This course is a first and friendly introduction to calculus, suitable for someone who has never seen the subject before, or for someone who has seen some calculus but wants to review the concepts and practice applying those concepts to solve problems.

NOTE: Enrollment for this course will close permanently on March 30, 2018. If you enroll prior to that date, you'll be able to access the course through September 2018.

**Welcome to Calculus One**

Welcome to Calculus! Join me on this journey through one of the great triumphs of human thought.

**Functions and Limits**

Functions are the main star of our journey. Calculus isn't numbers: it's relationships between things, and how one thing changing affects something else.

**The End of Limits**

People have thought about infinity for thousands of years; limits provide one way to make such ponderings precise. Continuity makes precise the idea that small changes in the input don't affect the output much.

**The Beginning of Derivatives**

It is time to change topics, or rather, to study change itself! When we wiggle the input, the output value changes, and that ratio of output change to input change is the derivative.

**Techniques of Differentiation**

With the product rule and the quotient rule, we can differentiate products and quotients. And since the derivative is a function, we can differentiate the derivative to get the second derivative.

**Chain Rule**

The chain rule lets us differentiate the composition of two functions. The chain rule can be used to compute the derivative of inverse functions, too.

**Derivatives of Transcendental (Trigonometric) Functions**

So far, we can differentiate polynomials, exponential functions, and logarithms. Let's learn how to differentiate trigonometric functions.

**Derivatives in the Real World**

Derivatives can be used to calculate limits via l'Hôpital's rule. Given a real-world equation involving two changing quantities, differentiating yields "related rates."

**Optimization**

In the real world, we must makes choices, and wouldn't it be great if we could make the best choice?

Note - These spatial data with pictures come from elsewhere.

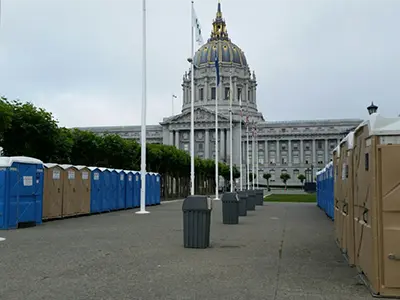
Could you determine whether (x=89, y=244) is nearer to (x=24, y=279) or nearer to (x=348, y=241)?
(x=24, y=279)

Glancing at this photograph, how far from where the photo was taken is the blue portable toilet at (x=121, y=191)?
1139 inches

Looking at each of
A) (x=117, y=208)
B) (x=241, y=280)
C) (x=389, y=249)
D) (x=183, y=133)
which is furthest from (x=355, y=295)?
(x=183, y=133)

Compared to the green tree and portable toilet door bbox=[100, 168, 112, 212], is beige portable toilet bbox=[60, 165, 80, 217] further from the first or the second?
the green tree

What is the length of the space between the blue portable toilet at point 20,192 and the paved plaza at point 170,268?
227cm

Such optimization is made possible with calculus.

**Linear Approximation**

Replacing the curved graph by a straight line approximation helps us to estimate values and roots.

**Antidifferentiation**

Antidifferentiation is the process of untaking derivatives, of finding a function whose derivatives is a given function. Since it involves working backwards, antidifferentiation feels like "unbreaking a vase" and can be just as challenging.

**Integration**

By cutting up a curved region into thin rectangles and taking a limit of the sum of the areas of those rectangles, we compute (define!) the area of a curved region.

**Fundamental Theorem of Calculus**

Armed with the Fundamental Theorem of Calculus, evaluating a definite integral amounts to finding an antiderivative.

**Substitution Rule**

Substitution systematizes the process of using the chain rule in reverse. Considering how often we used the chain rule when differentiating, we will often want to use it in reverse to antidifferentiate.

**Techniques of Integration**

Integration by parts is the product rule in reverse. Integrals of powers of trigonometric functions can be evaluated.

**Applications of Integration**

We have already used integrals to compute area; integration can also be used to compute volumes.